[Opening TEXT UNDER STUDY section]

Banking crises are thought to be recurrent phenomena that generally come on the heels of strong credit growth. Their damaging real effects have generated a broad agreement among academics and policymakers that financial regulation needs to tighten and to obtain a macroprudential dimension that aims to lessen the negative externalities from the financial to the macro real sector.
Among the main ingredients that are often mentioned to have played a role in the explosive growth of credit in the run-up to the latest financial crisis are the financial innovations by financial institutions, in particular loan securitization, the boom in mortgage lending and prices of real estate, the lack of information about prospective borrowers, and the high leverage (and corresponding low capital ratios) of financial institutions.
Yet, despite the singling out of these ingredients by policymakers, decisive empirical evidence about their role and relevancy is lacking. However, given the magnitude and complexity of the global banking system and the lack of encompassing micro-level data, it is currently impossible to confidently study the impact of all ingredients jointly. This project therefore analyses pertinent settings where we can empirically identify the correspondence between the aforementioned individual ingredients and the credit granting by financial institutions.
The objective of the project is to advance identification and estimation of the impact of each respective factor on loan growth by combining the appropriate methodology with an exceptional set of micro-level datasets. When missing in the literature a theoretical framework will be provided. The project further aims to assess how potential combinations of these ingredients may have interacted in spurring credit growth. While the identification of the impact of each ingredient on credit growth is paramount, the individual setting of the studied datasets and employed methodologies will ensure maximum external validity.

[Closing TEXT UNDER STUDY section]
[Opening SOURCE MATERIAL section]

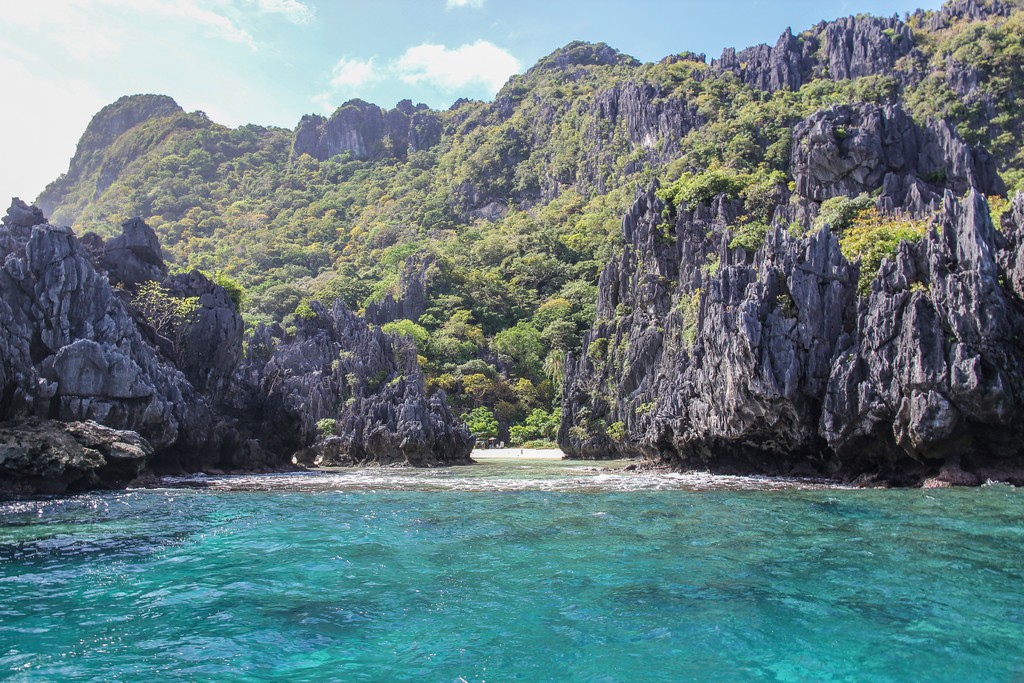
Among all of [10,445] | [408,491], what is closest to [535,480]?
[408,491]

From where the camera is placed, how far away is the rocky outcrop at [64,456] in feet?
76.8

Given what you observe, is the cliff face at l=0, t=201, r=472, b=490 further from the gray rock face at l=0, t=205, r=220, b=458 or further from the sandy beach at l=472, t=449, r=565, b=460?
the sandy beach at l=472, t=449, r=565, b=460

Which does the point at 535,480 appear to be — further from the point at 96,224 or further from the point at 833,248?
the point at 96,224

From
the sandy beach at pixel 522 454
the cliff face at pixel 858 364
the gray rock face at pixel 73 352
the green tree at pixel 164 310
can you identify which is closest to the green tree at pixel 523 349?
the sandy beach at pixel 522 454

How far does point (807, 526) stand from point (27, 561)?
1632cm

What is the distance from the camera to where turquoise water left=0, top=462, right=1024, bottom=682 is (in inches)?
333

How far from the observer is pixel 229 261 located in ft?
417

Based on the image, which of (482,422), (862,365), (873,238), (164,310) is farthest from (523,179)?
(862,365)

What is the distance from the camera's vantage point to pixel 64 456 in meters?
24.0

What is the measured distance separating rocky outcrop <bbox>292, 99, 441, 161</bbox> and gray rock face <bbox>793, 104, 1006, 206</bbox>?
134165 mm

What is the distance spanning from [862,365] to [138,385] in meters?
29.7

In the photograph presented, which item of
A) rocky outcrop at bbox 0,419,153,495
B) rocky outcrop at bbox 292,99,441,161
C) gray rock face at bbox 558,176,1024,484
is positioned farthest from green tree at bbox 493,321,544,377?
rocky outcrop at bbox 292,99,441,161

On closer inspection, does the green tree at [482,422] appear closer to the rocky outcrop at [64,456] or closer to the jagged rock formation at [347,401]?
the jagged rock formation at [347,401]

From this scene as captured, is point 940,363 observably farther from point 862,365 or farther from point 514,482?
point 514,482
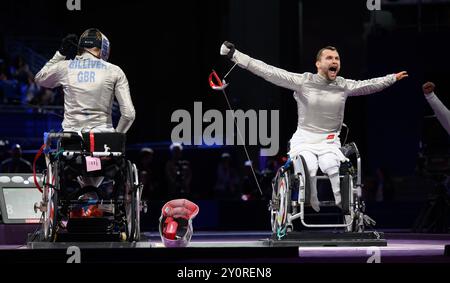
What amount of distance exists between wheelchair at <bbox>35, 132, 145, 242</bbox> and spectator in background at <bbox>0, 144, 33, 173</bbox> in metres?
4.20

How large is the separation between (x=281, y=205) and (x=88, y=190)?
121cm

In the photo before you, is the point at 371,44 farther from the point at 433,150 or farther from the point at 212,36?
the point at 433,150

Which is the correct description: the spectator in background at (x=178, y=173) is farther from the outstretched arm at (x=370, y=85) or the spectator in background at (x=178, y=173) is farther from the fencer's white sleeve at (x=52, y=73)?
the fencer's white sleeve at (x=52, y=73)

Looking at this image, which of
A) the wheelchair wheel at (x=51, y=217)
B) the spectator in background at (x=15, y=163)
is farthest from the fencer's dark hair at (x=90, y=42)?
the spectator in background at (x=15, y=163)

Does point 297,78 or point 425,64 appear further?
point 425,64

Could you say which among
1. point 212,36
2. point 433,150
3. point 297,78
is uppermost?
point 212,36

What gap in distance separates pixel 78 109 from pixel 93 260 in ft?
5.37

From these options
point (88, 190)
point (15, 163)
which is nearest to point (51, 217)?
point (88, 190)

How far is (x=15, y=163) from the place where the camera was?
9312 mm

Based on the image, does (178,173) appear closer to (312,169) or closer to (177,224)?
(312,169)

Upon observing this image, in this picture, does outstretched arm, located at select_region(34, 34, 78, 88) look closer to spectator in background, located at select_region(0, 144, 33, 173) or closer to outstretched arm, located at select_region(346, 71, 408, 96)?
outstretched arm, located at select_region(346, 71, 408, 96)

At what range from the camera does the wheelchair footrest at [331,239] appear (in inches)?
203
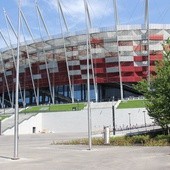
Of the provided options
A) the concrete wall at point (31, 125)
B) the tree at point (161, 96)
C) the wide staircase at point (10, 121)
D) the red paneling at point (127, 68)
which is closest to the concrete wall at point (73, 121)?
the concrete wall at point (31, 125)

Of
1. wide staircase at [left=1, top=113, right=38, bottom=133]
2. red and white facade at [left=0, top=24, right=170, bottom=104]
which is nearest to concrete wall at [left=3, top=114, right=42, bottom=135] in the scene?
wide staircase at [left=1, top=113, right=38, bottom=133]

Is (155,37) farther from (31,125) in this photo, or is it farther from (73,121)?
(31,125)

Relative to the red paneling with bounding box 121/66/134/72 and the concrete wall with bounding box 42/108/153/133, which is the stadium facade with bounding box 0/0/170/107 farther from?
the concrete wall with bounding box 42/108/153/133

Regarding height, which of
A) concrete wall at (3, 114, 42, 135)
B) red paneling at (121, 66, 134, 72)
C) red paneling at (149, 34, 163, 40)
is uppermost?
red paneling at (149, 34, 163, 40)

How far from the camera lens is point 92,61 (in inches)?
3750

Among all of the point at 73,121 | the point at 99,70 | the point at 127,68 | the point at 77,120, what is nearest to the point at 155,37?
the point at 127,68

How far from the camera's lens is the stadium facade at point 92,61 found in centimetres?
9288

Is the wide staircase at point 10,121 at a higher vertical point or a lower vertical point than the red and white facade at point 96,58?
lower

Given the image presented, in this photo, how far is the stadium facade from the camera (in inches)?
3656

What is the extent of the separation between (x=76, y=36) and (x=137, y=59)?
15.0m

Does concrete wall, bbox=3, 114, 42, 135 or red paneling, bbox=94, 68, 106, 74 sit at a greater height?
red paneling, bbox=94, 68, 106, 74

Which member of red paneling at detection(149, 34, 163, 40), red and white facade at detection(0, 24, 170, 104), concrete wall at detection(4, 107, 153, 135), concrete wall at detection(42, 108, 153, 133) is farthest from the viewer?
red and white facade at detection(0, 24, 170, 104)

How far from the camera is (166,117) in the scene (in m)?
30.4

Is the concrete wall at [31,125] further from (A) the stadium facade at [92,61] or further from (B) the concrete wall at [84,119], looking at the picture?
(A) the stadium facade at [92,61]
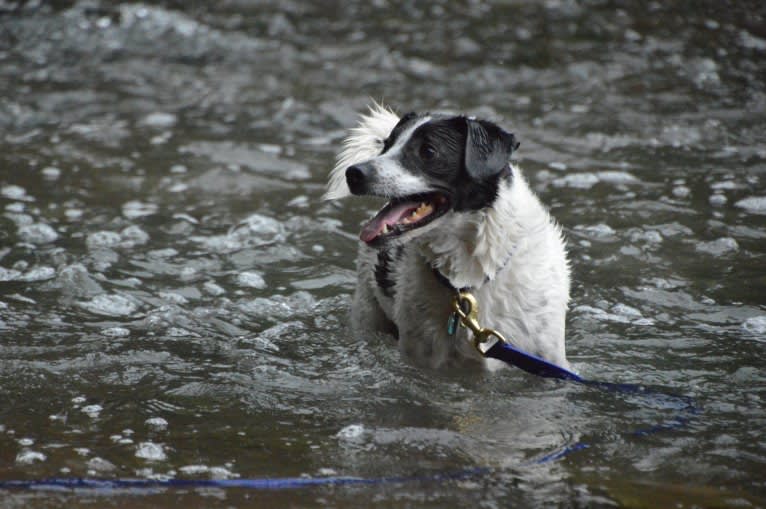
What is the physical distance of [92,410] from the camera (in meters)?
4.45

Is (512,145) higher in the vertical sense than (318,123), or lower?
higher

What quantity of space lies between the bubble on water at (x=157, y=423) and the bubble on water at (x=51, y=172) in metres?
4.24

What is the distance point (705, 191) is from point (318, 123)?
12.2ft

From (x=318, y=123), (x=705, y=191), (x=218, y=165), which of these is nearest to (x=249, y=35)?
(x=318, y=123)

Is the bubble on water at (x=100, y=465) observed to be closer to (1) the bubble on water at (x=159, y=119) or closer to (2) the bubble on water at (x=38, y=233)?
(2) the bubble on water at (x=38, y=233)

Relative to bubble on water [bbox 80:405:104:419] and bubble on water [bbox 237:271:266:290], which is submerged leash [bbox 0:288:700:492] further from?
bubble on water [bbox 237:271:266:290]

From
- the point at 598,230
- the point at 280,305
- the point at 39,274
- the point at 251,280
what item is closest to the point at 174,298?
the point at 251,280

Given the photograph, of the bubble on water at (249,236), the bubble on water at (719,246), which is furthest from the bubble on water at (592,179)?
the bubble on water at (249,236)

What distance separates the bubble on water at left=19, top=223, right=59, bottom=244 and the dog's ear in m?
3.56

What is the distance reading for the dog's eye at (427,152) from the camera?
445 centimetres

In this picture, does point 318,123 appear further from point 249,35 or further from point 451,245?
point 451,245

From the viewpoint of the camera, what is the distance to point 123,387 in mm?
4719

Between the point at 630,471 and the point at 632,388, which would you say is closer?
the point at 630,471

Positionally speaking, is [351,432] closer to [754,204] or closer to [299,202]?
[299,202]
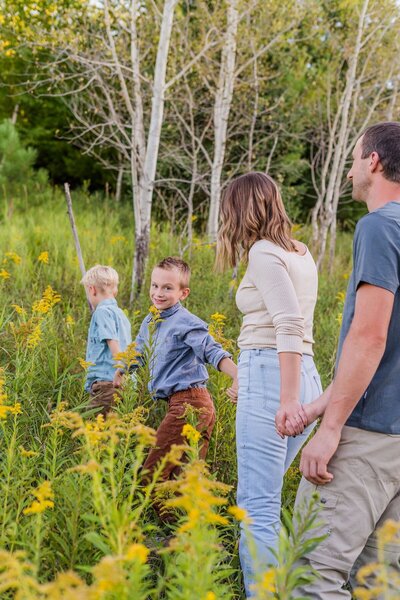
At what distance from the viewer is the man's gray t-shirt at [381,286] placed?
6.36ft

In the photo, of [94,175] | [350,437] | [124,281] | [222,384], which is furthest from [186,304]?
[94,175]

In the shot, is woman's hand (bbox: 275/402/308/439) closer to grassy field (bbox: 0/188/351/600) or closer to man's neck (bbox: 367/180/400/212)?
grassy field (bbox: 0/188/351/600)

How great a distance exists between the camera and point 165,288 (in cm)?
357

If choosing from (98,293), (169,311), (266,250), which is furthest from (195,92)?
(266,250)

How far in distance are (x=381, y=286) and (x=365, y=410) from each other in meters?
0.41

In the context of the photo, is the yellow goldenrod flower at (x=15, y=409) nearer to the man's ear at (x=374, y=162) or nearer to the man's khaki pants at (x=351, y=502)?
the man's khaki pants at (x=351, y=502)

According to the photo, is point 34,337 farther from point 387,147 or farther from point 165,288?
point 387,147

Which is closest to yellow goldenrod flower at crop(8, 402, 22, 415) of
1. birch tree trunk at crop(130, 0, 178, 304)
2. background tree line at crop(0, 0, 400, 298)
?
birch tree trunk at crop(130, 0, 178, 304)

[Closing SOURCE MATERIAL section]

§ INSTRUCTIONS TO FOLLOW
Translate this sentence from the text on banking crises into Spanish: "When missing in the literature a theoretical framework will be provided."

§ EXERCISE RESULT
Cuando falte en la literatura, se proporcionará un marco teórico.